#### To be done:
[A] In the essay on digital media and graphic design, when does it say digital software became a way of working for most of the design community?
[B] Extend the essay on digital media and graphic design, picking up after its final sentence.

Somewhat late in the day, in reference to an earlier post on limited language, "After Digital" [April 2005]... (www.limitedlanguage.org)
The posting points to the assumption, which in some respects is fairly entrenched already, that we have the hang of digital media, we can sit down, put our feet up in front of the widescreen, its freeview box and broadband access, and work out what our options are. [In the last 12 months, broadband and blog sites have made one's relationship with "the digital world out there" much more effortless – one quickly forgets how 56K dial-up used to limit one's range. Graphic Design has once again become a hot discussion point – what's it all about? – but the discourse is mostly referee'd by those that were there the last time round. Here we go again.]
If we can agree that for most of the design community, digital software became a modus operandi at the end of the 1980s, then 'digital' is not "middle-aged" and still very much in its youth. Digital impacted very quickly on graphic design and print media but for the rest of the world it was the age of the internet and telephony, rather than the graphic design software of the PC and Mac, that had the greater effect, almost a decade later.
I am completely sympathetic with the notion that digital
To get personal for a moment, Neville Brody and I took the opportunity to end the 2nd book we did on a note of caution rather than the false optimism characteristic of the early 1990s but it was 'out of time', even when the surface of it was readily taken up as a template for a digital aesthetic. The FUSE project was both misunderstood (possibly our mistake) and widely adopted way beyond its print-run. The internet was being spoken of as a superhighway but there were no cars on it. The "End of Print" rhetoric that followed on was one take on the 'slacker' aesthetic but there is no movement in the decision to replace text with dingbats, only an encouragement to knowing illiteracy and more hero– designer boredom. This is what we always tried to resist.
Desktop publishing gives way to desktop music, photography and film-making, which race towards new compression codes that wish to deliver everything to a screen the size of a credit card. Celebrity and corporate culture looks the same at any size or resolution. It's easy to churn out because it is digital, and copying is encouraged just as long as you don't make copies.

A block of data
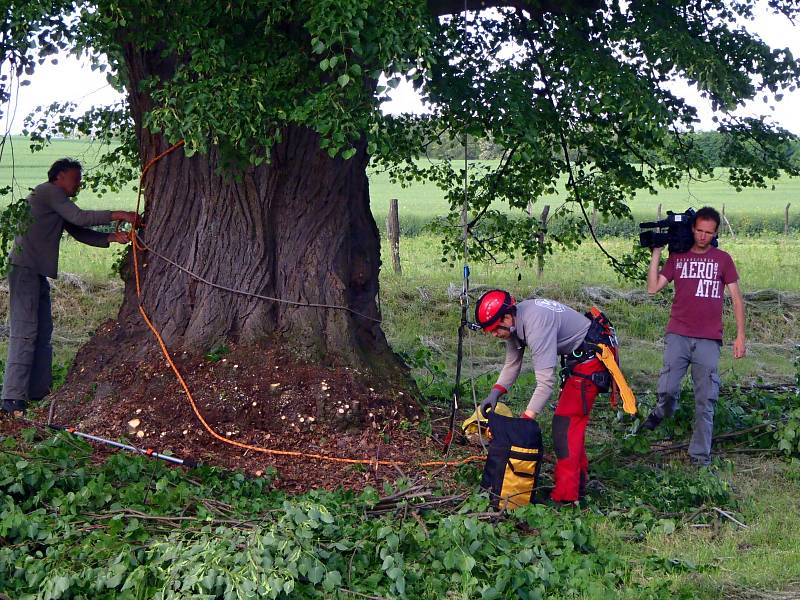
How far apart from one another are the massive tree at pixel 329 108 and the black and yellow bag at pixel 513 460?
1801 millimetres

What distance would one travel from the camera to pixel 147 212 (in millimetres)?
8172

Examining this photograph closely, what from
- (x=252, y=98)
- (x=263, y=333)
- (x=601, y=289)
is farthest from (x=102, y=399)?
(x=601, y=289)

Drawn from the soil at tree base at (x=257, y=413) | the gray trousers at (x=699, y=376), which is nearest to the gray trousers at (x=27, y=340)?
the soil at tree base at (x=257, y=413)

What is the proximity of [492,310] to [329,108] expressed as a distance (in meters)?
1.58

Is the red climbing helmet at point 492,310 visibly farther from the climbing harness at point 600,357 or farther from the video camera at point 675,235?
the video camera at point 675,235

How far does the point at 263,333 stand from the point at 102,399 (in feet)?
4.20

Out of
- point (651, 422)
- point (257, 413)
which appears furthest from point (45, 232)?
point (651, 422)

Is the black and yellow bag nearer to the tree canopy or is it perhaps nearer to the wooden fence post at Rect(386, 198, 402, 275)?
the tree canopy

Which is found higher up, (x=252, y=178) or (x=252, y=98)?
(x=252, y=98)

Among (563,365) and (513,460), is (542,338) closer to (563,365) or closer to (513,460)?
(563,365)

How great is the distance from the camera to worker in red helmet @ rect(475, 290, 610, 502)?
6418mm

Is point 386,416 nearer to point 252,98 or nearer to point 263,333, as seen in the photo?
point 263,333

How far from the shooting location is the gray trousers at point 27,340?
8477 millimetres

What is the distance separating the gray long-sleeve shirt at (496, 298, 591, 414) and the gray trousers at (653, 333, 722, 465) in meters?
1.12
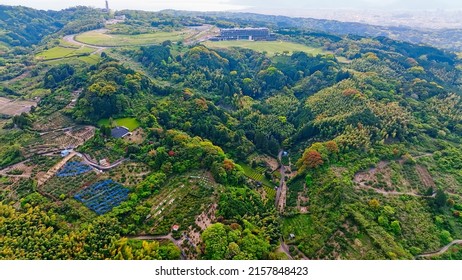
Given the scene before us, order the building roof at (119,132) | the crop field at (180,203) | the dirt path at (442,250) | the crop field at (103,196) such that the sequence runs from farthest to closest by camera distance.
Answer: the building roof at (119,132)
the crop field at (103,196)
the crop field at (180,203)
the dirt path at (442,250)

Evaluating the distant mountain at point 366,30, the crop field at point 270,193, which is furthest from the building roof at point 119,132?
the distant mountain at point 366,30

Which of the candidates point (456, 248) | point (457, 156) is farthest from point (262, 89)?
point (456, 248)

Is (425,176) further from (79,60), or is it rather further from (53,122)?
(79,60)

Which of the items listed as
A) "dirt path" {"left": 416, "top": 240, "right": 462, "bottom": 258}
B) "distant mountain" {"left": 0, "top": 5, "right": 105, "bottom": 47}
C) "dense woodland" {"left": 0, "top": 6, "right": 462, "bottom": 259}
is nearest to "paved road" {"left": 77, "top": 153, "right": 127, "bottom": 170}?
"dense woodland" {"left": 0, "top": 6, "right": 462, "bottom": 259}

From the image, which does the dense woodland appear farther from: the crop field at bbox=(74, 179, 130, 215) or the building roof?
the building roof

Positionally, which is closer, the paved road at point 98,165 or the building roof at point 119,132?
the paved road at point 98,165

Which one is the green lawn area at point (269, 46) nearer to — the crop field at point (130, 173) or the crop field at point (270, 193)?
the crop field at point (270, 193)
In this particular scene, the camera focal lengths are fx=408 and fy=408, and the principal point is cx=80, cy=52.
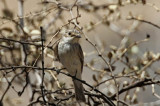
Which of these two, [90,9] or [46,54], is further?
[90,9]

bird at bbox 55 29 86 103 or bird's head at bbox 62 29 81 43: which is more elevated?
bird's head at bbox 62 29 81 43

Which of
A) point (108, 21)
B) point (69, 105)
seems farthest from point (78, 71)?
point (108, 21)

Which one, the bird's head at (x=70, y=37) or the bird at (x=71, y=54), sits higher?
the bird's head at (x=70, y=37)

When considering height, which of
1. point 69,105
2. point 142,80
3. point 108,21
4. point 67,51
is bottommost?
point 69,105

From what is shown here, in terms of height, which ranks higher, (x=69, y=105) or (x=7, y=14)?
(x=7, y=14)

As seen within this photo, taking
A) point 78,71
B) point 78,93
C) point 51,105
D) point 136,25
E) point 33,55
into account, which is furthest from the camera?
point 136,25

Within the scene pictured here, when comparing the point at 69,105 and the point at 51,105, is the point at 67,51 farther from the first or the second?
the point at 51,105

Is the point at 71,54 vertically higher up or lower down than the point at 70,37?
lower down

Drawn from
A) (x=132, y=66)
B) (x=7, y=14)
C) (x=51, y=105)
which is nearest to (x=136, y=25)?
(x=132, y=66)

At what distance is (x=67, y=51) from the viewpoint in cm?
402

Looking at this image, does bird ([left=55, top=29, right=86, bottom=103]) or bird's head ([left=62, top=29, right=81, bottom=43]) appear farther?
bird's head ([left=62, top=29, right=81, bottom=43])

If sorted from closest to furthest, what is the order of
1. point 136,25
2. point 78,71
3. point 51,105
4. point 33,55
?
point 51,105 → point 78,71 → point 33,55 → point 136,25

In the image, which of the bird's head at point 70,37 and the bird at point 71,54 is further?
the bird's head at point 70,37

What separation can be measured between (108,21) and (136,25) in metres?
0.46
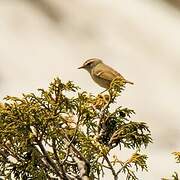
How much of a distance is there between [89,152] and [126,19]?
10974mm

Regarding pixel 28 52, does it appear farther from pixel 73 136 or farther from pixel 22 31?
pixel 73 136

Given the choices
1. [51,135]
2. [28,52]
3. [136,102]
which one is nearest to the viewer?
[51,135]

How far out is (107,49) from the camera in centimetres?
1367

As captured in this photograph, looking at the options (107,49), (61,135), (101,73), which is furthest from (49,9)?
(61,135)

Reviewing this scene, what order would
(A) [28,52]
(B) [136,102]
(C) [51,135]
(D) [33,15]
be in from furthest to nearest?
(D) [33,15], (A) [28,52], (B) [136,102], (C) [51,135]

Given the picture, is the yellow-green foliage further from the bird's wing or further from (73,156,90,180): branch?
the bird's wing

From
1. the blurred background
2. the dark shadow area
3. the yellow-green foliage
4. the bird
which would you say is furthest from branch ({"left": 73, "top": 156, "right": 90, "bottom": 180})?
the dark shadow area

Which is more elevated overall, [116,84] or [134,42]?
[134,42]

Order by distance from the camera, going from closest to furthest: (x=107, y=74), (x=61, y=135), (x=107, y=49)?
1. (x=61, y=135)
2. (x=107, y=74)
3. (x=107, y=49)

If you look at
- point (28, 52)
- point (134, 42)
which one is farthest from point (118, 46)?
point (28, 52)

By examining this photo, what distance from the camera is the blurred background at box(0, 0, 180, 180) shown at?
12.1m

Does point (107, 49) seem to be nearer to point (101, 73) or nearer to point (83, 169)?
point (101, 73)

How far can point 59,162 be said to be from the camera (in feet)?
12.9

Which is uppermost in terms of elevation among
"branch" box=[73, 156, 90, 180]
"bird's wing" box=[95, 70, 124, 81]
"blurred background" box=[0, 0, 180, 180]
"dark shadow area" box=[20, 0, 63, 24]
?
"dark shadow area" box=[20, 0, 63, 24]
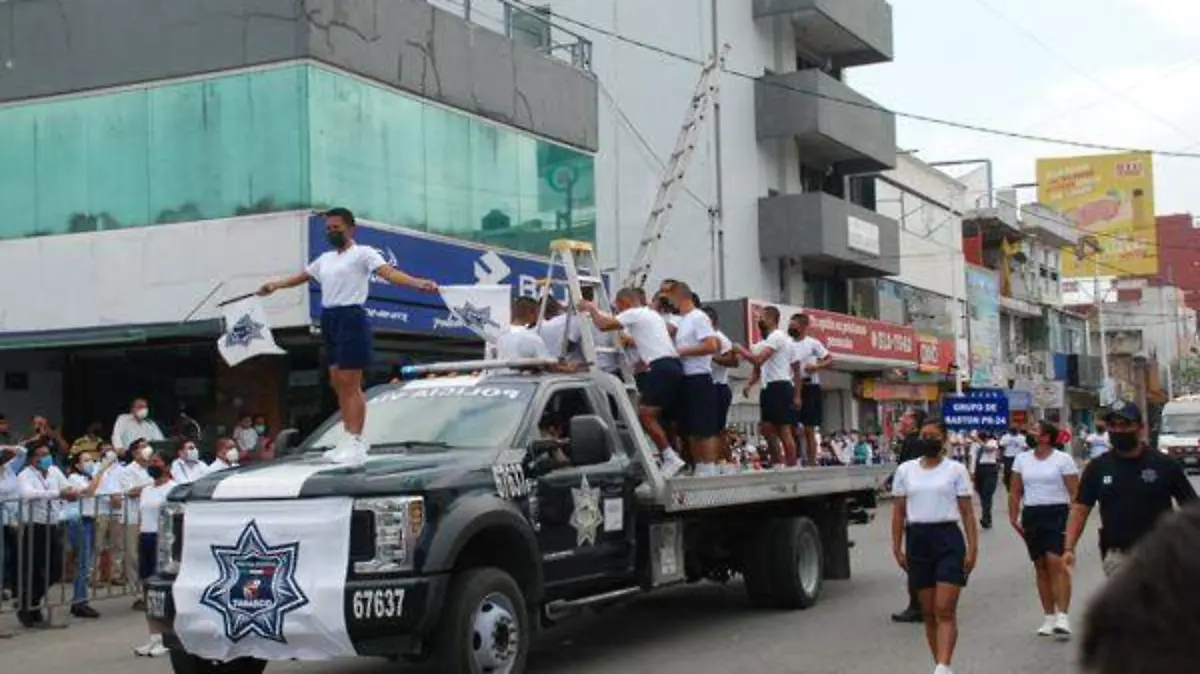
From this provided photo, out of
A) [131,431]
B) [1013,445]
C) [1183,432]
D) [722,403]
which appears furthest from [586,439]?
[1183,432]

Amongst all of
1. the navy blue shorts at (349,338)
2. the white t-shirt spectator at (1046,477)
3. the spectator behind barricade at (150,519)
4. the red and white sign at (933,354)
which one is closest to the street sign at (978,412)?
the red and white sign at (933,354)

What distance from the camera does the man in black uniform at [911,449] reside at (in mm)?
11156

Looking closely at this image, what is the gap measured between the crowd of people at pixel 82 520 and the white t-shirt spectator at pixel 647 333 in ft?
11.6

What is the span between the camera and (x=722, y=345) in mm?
11508

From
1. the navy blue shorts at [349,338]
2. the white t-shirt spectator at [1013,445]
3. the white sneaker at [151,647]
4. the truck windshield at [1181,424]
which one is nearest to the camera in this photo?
the navy blue shorts at [349,338]

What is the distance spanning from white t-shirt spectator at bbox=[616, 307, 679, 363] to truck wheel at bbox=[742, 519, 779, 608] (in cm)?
190

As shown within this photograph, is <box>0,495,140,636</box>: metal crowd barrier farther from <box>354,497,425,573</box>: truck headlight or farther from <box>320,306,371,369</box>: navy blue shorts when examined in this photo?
<box>354,497,425,573</box>: truck headlight

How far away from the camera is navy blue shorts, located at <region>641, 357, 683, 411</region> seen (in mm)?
10984

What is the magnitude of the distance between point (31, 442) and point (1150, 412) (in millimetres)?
75097

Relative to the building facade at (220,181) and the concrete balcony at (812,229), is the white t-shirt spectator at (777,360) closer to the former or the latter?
the building facade at (220,181)

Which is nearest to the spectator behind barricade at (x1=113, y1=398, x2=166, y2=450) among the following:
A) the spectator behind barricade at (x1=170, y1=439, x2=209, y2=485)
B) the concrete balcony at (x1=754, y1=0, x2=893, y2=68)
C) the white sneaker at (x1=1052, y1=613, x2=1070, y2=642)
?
the spectator behind barricade at (x1=170, y1=439, x2=209, y2=485)

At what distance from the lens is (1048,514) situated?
33.6ft

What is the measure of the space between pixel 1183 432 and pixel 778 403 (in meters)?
30.1

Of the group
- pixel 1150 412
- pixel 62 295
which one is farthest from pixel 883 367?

#### In response:
[A] At the end of the 1980s.

[B]
What exactly is 'digital'? It is not as all-pervasive as Negroponte's evangelist line of "Being Digital" proposed, nor, for those of an i-Podded perspective, as desperate on a daily basis as Paul Virilio would have it. The reality is split down the middle.
Last Christmas I had to buy some ink-jet cartridges at Jessops which was bad timing given the seasonal traffic. In front of me in the long queue was a man who'd decided to buy himself a digital camera. It was a Sanyo, for £89.99. I was thinking, they usually make watches, or is it radios?, anyway, this was on special offer and eventually after much demonstration from the cashier/salesperson, this purchaser decided he must ask for a roll of film to go with it. "Actually, sir, it's a digital camera, it doesn't need film". Five minutes elapsed as this point was explained; and then re-explained; and seeing the frustration mounting in the queue, at last the salesman sent the man packing with his new purchase and a roll of 35mm film.
The professions that have their daily lives determined by digital media get very arrogant about its ubiquity compared to the experience of many people, who are both seduced and baffled by speedy technological change. I don't think we've even begun to see the wider consequences, let alone understand what 'digital' means for the human race.
Is it the domain of young people? Is it normal to want your child to be computer literate as early as possible? Economically, yes, developmentally, heaven forbid.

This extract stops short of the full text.